Luis Fabiano's double and a thundering header from captain Lucio completed Brazil's tally of 14 goals in five matches after Clint Dempsey and Landon Donovan had threatened to give the US a stunning victory in their a first global tournament final.
Whether it was the incessant sound of the horns creating a surreal atmosphere in the stadiums or the fact that playing in South Africa took away home advantage for the "bigger" teams, most matches were open and featured end-to-end play.
After making a slow start to the competition, the US played without fear against Spain or Brazil, indicating that the World Cup could produce even more surprises next year.
During the tournament, Spain registered a world-record equalling run of 35 matches without defeat and were favourites to reach the final, but their loss to the US showed nothing can be taken for granted in their quest for a first World Cup triumph.
Fernando Torres' 11-minute hat-trick in their opening 5-0 defeat of New Zealand was among the competition's highlights, as was Egypt's astonishing fightback in their 4-3 loss to Brazil. Egypt went one better in their next match and the 1-0 victory over the world champions Italy was not only the first win for an African side against the Azzurri but also served as a warning to Marcello Lippi over the strength of his current squad.

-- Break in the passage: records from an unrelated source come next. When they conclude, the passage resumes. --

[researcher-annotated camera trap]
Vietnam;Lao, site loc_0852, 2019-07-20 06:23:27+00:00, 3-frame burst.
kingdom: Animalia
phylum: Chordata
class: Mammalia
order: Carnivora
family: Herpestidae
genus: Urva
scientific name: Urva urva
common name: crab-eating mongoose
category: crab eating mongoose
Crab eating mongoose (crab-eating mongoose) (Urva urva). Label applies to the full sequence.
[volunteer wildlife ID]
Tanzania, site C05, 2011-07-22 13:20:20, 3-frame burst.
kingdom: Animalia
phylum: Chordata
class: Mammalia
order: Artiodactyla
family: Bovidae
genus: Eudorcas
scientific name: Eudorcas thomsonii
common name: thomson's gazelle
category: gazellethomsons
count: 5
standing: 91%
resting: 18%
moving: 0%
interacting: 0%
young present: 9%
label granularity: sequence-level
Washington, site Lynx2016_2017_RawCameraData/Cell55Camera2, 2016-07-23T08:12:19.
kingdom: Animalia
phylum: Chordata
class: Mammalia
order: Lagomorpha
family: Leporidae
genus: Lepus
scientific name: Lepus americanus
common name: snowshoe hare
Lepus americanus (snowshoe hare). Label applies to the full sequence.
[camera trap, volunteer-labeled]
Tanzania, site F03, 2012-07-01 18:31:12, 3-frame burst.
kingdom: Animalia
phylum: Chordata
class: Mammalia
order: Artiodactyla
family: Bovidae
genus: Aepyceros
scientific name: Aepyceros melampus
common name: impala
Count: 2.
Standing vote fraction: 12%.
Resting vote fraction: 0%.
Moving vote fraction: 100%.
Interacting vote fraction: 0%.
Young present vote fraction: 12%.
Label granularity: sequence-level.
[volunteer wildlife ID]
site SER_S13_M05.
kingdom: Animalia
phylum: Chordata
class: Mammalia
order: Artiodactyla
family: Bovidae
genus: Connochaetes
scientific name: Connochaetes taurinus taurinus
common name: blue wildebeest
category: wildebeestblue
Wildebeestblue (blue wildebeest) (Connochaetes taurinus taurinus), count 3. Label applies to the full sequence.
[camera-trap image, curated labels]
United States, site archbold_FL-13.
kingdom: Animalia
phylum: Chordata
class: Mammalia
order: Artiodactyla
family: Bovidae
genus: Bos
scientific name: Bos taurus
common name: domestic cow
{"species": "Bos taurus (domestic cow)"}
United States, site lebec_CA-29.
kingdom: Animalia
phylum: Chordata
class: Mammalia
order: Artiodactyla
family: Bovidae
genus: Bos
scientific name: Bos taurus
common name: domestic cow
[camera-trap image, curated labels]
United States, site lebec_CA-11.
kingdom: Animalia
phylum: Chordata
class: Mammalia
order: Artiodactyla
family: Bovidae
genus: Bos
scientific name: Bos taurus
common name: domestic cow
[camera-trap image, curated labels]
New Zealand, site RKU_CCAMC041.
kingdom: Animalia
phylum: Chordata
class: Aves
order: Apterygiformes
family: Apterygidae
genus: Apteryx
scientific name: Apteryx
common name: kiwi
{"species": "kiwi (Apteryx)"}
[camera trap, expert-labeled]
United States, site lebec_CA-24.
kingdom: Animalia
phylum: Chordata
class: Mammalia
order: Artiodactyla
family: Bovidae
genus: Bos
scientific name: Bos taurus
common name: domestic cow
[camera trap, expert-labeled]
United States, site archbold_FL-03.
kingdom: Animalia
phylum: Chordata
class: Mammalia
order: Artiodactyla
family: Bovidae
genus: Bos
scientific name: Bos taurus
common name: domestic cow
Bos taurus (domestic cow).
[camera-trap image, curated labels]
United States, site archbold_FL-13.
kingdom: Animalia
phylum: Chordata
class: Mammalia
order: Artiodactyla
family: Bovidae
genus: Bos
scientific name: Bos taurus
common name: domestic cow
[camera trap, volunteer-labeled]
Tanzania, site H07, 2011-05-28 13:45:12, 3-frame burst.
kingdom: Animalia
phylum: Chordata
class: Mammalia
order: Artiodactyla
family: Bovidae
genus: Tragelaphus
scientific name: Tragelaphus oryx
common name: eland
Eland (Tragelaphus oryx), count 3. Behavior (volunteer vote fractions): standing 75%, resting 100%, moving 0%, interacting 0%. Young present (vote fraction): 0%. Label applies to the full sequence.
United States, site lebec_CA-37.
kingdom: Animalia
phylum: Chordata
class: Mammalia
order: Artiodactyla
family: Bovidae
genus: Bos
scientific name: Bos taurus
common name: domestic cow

The Italian coach will be even more concerned about the ageing side's ability to defend their title when they were humiliated days later by a rampant Brazil, who tore them apart with a three-goal burst in eight minutes either side of half-time. The Italian media have urged Lippi to develop younger players before the World Cup finals, although the 35-year-old captain Fabio Cannavaro looks set to add to his record-equalling 126 caps for his country.
Although the opening match between South Africa and Iraq got the tournament off to a slow start with a 0-0 draw, the hosts did enough to convince the likes of Franz Beckenbauer that if they found a decent striker they could do well next year.
Beckenbauer, who won the World Cup with West Germany as a player in 1974 and coach in 1990, said they could be among the favourites after playing well to hold Brazil for 88 minutes in the semi-final before eventually losing 1-0.
Off the pitch, the major controversy was trumpeted in by the vuvuzela, the horn blown incessantly by fans throughout matches in South Africa.
International broadcasters outside South Africa complained it was interfering with commentaries and viewers moaned about its unremitting din, but the Fifa president, Sepp Blatter, said there were no plans to ban it next year.